The Top 10 Management Trends for 2010
By Thomas Murrell MBA, CSP International Business Speaker
If you manage one person or 1,000 staff, leadership and management skills will be essential for success.
So what are the big trends likely to influence management and leadership in 2010.
Here are my insights into what the year will hold for leaders and managers.
No, this is not a Scottish whiskey. This is the ability to focus on macro or bigger picture issues with an absolute clarity of thought.
Speed of change, information overload and multiple tasks will provide major distractions for managers in 2010.
There is a trend for managers to go straight to detail or outcomes rather than spending time and energy on strategy.
Micromanaging is not the answer.
This is the strategic ability to outsource new talent, ideas and insight through engaging experts when you need them.
This could be a coach, mentor or someone with expert skill.
Usually done for a set project, challenge or problem that needs solving.
This is where managers and leaders need to be well networked, have high "social capital" and have the ability to sort the real from the flaky.
3. Paying An Environmental Dividend To Avoid Eco Debt
Stakeholders, both internal and external, will be asking managers what dividend are they paying back to the environment.
This could be providing leadership on recycling, reducing a carbon footprint or planting more trees.
This is likely to be included in formal management performance indicators for managers.
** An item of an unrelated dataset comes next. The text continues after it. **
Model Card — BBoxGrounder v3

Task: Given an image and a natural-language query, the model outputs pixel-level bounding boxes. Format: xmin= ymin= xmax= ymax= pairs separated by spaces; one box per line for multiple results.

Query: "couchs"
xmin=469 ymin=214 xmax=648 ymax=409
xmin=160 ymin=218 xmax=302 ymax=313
They will be judged equally on their impact on the environment as other financial, revenue or sales performances.
4. Work Life Turf Wars
We're likely to see greater tension and hence the term "turf wars" between those managers that switch off during non work hours and those that remain plugged in during week ends and holidays.
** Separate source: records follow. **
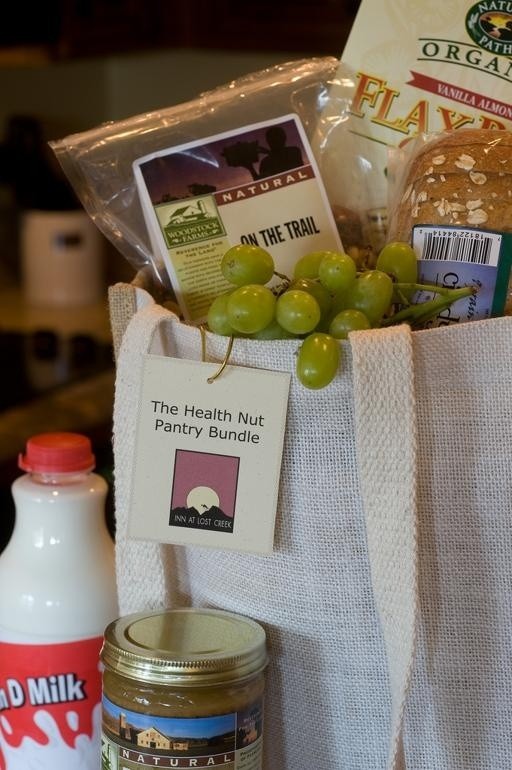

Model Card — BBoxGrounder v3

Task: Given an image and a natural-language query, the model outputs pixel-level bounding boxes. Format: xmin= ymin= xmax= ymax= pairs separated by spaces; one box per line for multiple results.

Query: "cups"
xmin=23 ymin=211 xmax=103 ymax=310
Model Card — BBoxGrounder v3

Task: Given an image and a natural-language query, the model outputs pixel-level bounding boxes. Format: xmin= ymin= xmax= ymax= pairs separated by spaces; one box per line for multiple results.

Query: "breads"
xmin=391 ymin=127 xmax=512 ymax=329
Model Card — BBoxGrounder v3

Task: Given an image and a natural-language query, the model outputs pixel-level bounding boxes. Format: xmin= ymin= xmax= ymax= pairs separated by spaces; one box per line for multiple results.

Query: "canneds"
xmin=100 ymin=608 xmax=268 ymax=770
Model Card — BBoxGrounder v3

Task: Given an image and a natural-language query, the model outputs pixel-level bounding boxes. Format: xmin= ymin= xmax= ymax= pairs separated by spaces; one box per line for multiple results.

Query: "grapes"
xmin=207 ymin=244 xmax=478 ymax=390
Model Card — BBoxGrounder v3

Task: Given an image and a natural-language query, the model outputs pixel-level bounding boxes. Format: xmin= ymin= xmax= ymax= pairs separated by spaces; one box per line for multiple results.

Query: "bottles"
xmin=0 ymin=432 xmax=117 ymax=770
Plugged in managers, expect SMS and email requests to be responded to 24/7 no matter what time or day.
Unplugged managers, switch off their blackberries and try and keep work out of their leisure time.
These two opposing styles are wired for conflict.
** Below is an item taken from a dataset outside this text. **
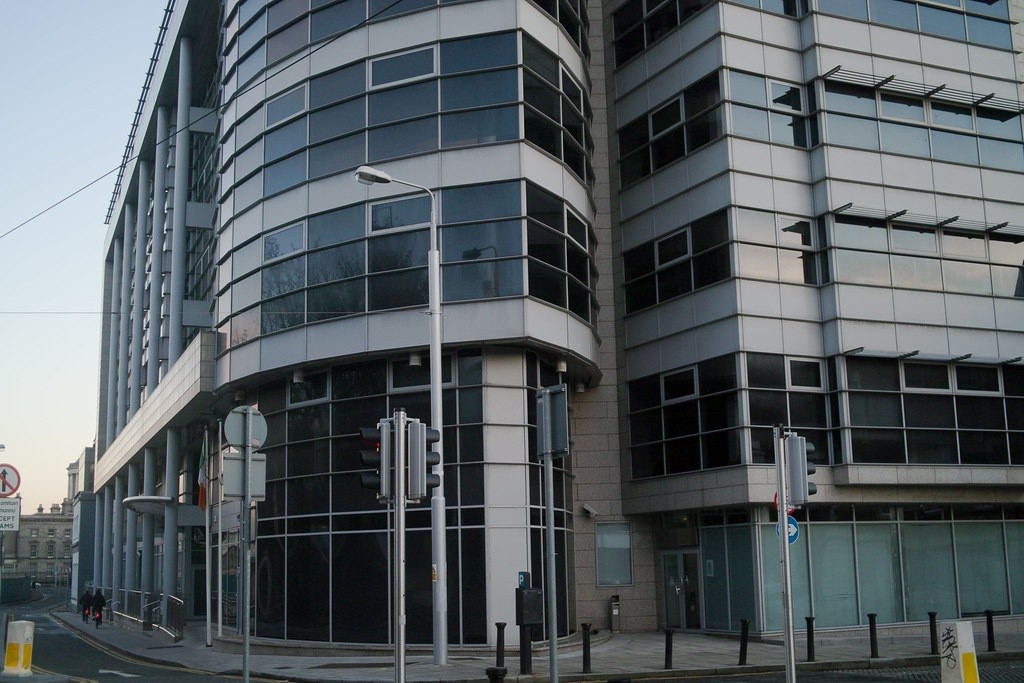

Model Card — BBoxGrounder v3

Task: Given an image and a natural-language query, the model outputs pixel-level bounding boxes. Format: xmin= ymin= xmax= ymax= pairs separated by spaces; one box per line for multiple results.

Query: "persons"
xmin=90 ymin=591 xmax=105 ymax=626
xmin=78 ymin=590 xmax=92 ymax=619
The solution, work out mutually agreed ground rules and expectations.
5. Tighter Access to Capital
This is a no brainer because of the GFC. Access to money is going to be a major challenge for anyone in a management role.
The ability to manage diversity with diplomacy. Changing demographics will mean big changes to the workplace.
Older and experienced workers are being encouraged to stay in the workplace longer and will have portfolio twilight careers as they leverage experience and expertise into a portfolio of contract work where they can pick and choose what they want to do. They will want autonomy and don't like being told what to do by younger managers.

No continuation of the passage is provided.